Ein Teil »des Traums«, ein wichtiger Teil, war es, die Zeit und die finanziellen Möglichkeiten zu haben, um Thomas wieder nach Hause zu holen.
Bobby schaute in dem Augenblick von dem Album auf, als Julie fragte: »Thomas, hast du Lust, für ein Weilchen mit uns spazierenzugehen?«
Thomas und Julie hielten sich noch immer bei den Händen, und Bobby sah, wie der Griff seines Schwagers fester wurde beim Vorschlag, einen Ausflug zu unternehmen.
Wir könnten auch nur ein wenig mit dem Auto fahren«, schlug Julie vor. »Zum Meer hinunter. Am Strand entlanglaufen. Ein Eis kaufen. Was hältst du davon?«
Thomas blickte nervös zum Fenster, in dem ein Teil des blauen Himmels zu sehen war.
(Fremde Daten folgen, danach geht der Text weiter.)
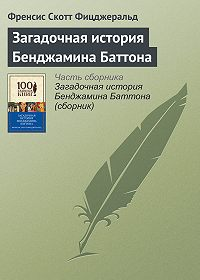 Френсис Фицджеральд - Загадочная история Бенджамина Баттона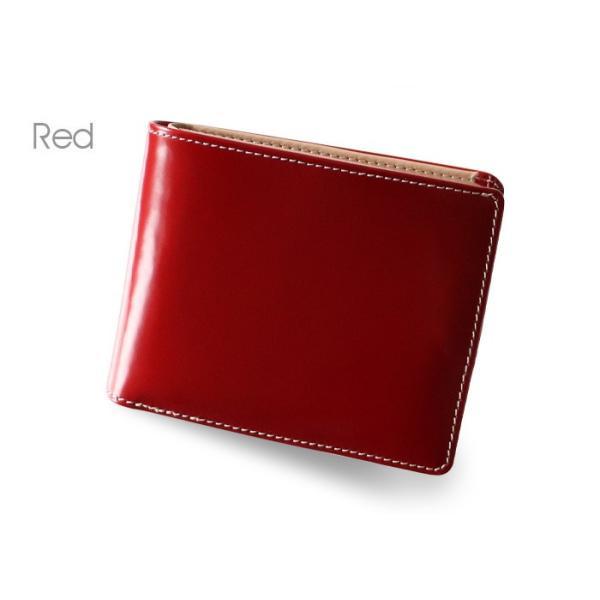 財布 メンズ 二つ折り 本革 レザー 革 名入れ ギフト プレゼント に 大容量 小銭入れ コインケース ネーム入れ  ボックス型 コンパクト|wide02|27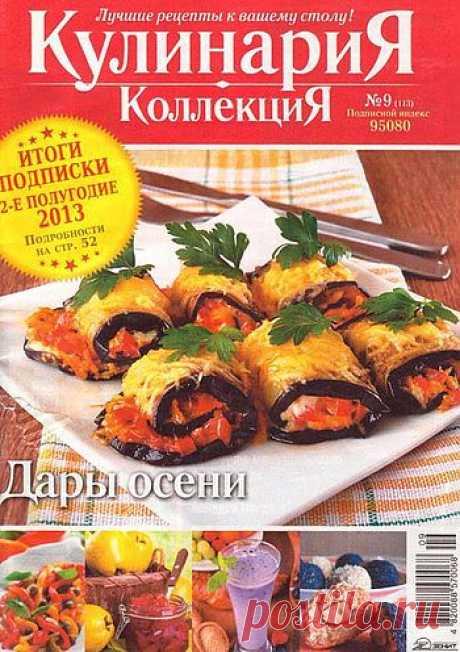 КулинариЯ. КоллекциЯ №9/2013 Дары Осени.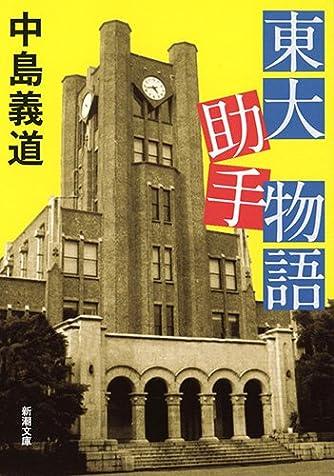 東大助手物語 (新潮文庫)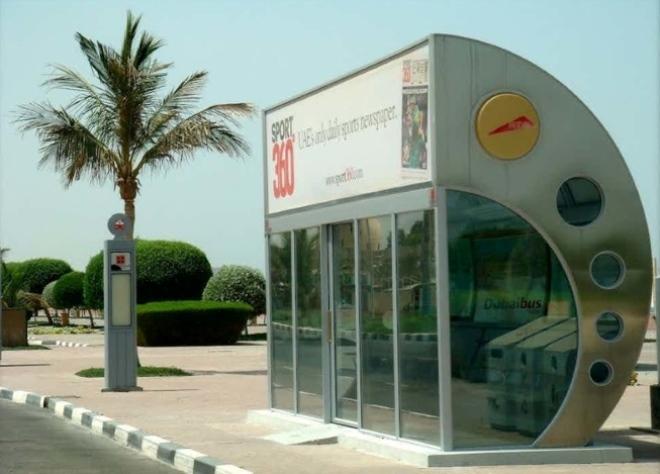Автобусные остановки здесь оснащают кондиционерами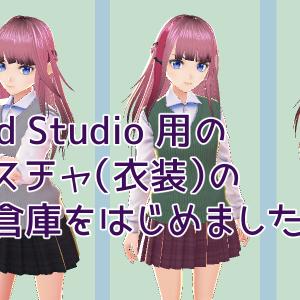VRoid Studio 用のテクスチャ(衣装)の無料倉庫を始めました。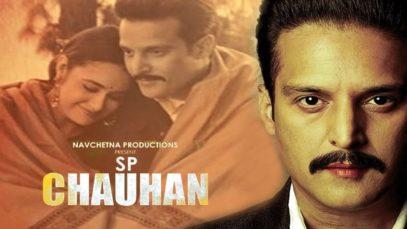 SP Chauhan A Struggling Man (2019)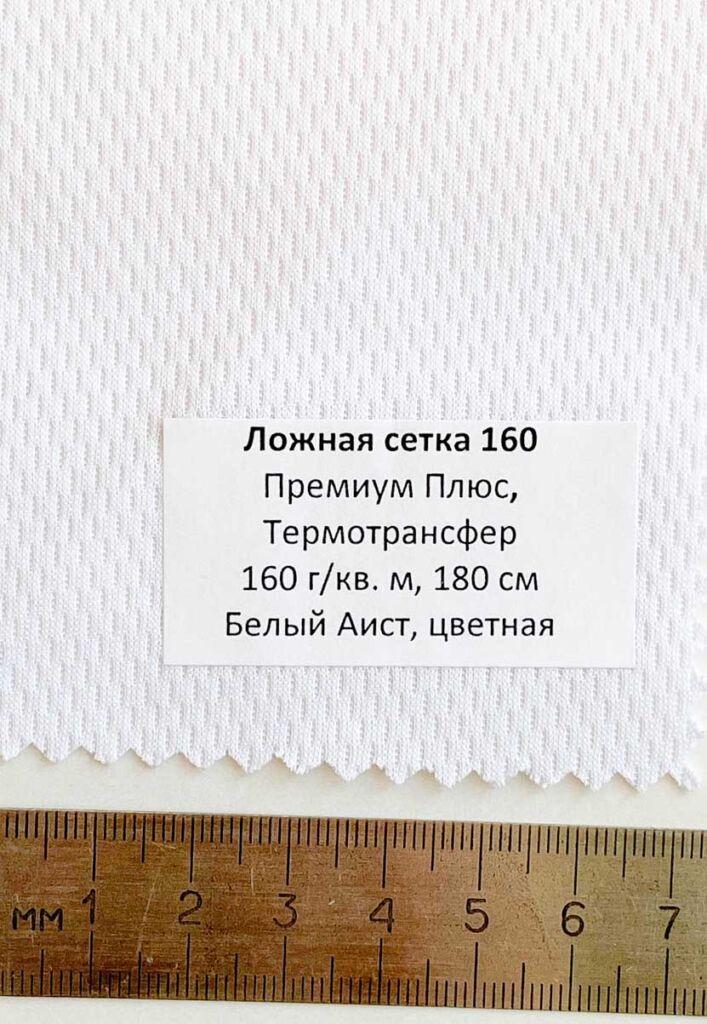 Ложная сетка 160
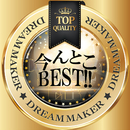 今んとこBEST!!/DREAM MAKER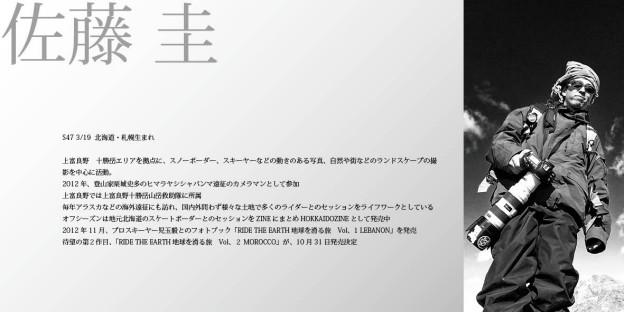 kei_sato_SP_release2-624x312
Weiße Möwen sausten daran vorbei, vollführten Luftsprünge. »Es ist schlecht draußen.«
»Nur ein bißchen windig, Schatz.«
»Ich meine nicht den Wind.«
»Wir werden Spaß haben.«
»Es ist schlecht draußen«, wiederholte er. Er kaute auf seiner Unterlippe herum.
Manchmal war er begierig darauf, die Welt da draußen zu erkunden, doch bei anderen Gelegenheiten zuckte er allein bei der bloßen Aussicht zurück, als sei die Luft außerhalb von Cielo Vista das reinste Gift. Mit Thomas konnte man niemals streiten, wenn er in dieser agoraphobischen Stimmung war, man konnte ihn auch nicht beschwatzen. Julie wußte das genau. Sie ließ das Thema fallen.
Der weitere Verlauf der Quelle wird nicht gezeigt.